What to produce:
In the entries below, the line with "包邮 国产红环九宫格模板 方格尺 九宫格尺 设计绘图模板 格子尺" marks the start. Return it and every following line exactly, ending with the last.

Caption-style text data
+-------+
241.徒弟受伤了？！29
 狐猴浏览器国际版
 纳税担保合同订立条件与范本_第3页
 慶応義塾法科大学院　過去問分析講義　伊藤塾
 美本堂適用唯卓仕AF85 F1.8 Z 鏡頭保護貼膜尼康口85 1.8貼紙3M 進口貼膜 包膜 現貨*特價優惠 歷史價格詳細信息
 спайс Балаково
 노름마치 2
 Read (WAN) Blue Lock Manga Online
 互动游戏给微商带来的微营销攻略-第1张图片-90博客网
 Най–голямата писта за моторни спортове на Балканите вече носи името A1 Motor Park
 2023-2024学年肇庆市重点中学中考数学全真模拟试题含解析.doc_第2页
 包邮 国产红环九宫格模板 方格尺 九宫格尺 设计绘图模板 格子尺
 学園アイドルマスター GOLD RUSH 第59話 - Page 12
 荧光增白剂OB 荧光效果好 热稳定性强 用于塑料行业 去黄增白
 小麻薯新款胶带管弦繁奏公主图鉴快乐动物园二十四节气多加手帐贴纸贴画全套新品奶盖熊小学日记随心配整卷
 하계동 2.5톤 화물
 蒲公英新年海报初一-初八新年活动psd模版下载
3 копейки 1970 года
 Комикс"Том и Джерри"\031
+-------+
Solution to the exercise:
 包邮 国产红环九宫格模板 方格尺 九宫格尺 设计绘图模板 格子尺
 学園アイドルマスター GOLD RUSH 第59話 - Page 12
 荧光增白剂OB 荧光效果好 热稳定性强 用于塑料行业 去黄增白
 小麻薯新款胶带管弦繁奏公主图鉴快乐动物园二十四节气多加手帐贴纸贴画全套新品奶盖熊小学日记随心配整卷
 하계동 2.5톤 화물
 蒲公英新年海报初一-初八新年活动psd模版下载
3 копейки 1970 года
 Комикс"Том и Джерри"\031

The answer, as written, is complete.